Review of "Fixing Elections: The Failure of America's Winner Take All Politics" by Steven Hill

By David Baker
Published November 1st 2002 in Yale Magazine

Fixing Elections: The Failure of America's Winner Take All Politics Routledge, $27.50,

Between capricious voting machines and the corrupting influence of campaign gifts, the American electoral system is not enjoying its finest hour. But these problems are not what bothers Steven Hill, a cofounder of the Center for Voting and Democracy (a think tank led by former presidential candidate John Anderson). In this tireless jeremiad, Hill maintains that the true threat to our democracy is "Winner Take All," the voting system that reduces an election to a crude all-or-nothing contest that is often decided by special-interest groups.

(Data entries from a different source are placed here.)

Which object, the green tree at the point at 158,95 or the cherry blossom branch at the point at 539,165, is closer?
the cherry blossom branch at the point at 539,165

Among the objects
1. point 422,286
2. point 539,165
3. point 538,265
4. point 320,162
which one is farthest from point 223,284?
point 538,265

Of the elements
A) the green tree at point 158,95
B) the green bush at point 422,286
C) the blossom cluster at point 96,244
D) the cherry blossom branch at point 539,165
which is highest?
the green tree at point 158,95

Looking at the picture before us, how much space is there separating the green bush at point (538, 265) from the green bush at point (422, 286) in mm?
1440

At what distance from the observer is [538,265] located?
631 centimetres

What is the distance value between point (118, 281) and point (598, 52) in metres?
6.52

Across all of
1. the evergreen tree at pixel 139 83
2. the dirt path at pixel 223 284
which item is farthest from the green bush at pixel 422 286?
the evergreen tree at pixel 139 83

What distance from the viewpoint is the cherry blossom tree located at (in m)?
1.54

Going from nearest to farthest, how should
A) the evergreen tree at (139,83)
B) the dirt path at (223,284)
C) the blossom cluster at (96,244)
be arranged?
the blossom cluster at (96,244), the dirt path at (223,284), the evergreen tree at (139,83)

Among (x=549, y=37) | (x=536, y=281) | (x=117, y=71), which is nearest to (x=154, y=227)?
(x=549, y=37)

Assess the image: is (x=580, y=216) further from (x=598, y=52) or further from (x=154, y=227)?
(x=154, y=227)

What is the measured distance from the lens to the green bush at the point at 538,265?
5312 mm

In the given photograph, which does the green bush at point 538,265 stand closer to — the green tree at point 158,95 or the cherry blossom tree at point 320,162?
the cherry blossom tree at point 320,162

It will surprise some former U.S. civics students to learn just how many voting systems exist. "As political scientist Robert Dahl and others have pointed out," Hill says, "the Winner Take All voting system was pretty much all that the Framers knew, since other voting systems like cumulative voting, choice voting, limited voting, proportional representation, instant runoff voting, and the like had not yet been invented... [so] we can hardly blame the Framers."

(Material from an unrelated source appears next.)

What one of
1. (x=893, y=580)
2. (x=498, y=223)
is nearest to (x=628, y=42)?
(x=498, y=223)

Somewhat sweeping in his judgments, Hill blames this culprit for ills ranging from poor voter turnout to self-protective redistricting, from ruthless partisanship to the power of lobbies to subvert the popular will. Yet, despite the repetition, his explanations are well worth following. For one thing, he is a true scholar of the electoral process, illuminating state assembly votes and presidential campaigns alike, and able to tell you exactly what voting system has been used -- and when -- in nearly every precinct in the country.

Hill's tour of the U.S. political landscape today gets the book off to a lively start, and anyone who stays with him through the mountains of evidence may well agree that some of our sacred cows are ready to be put out to pasture.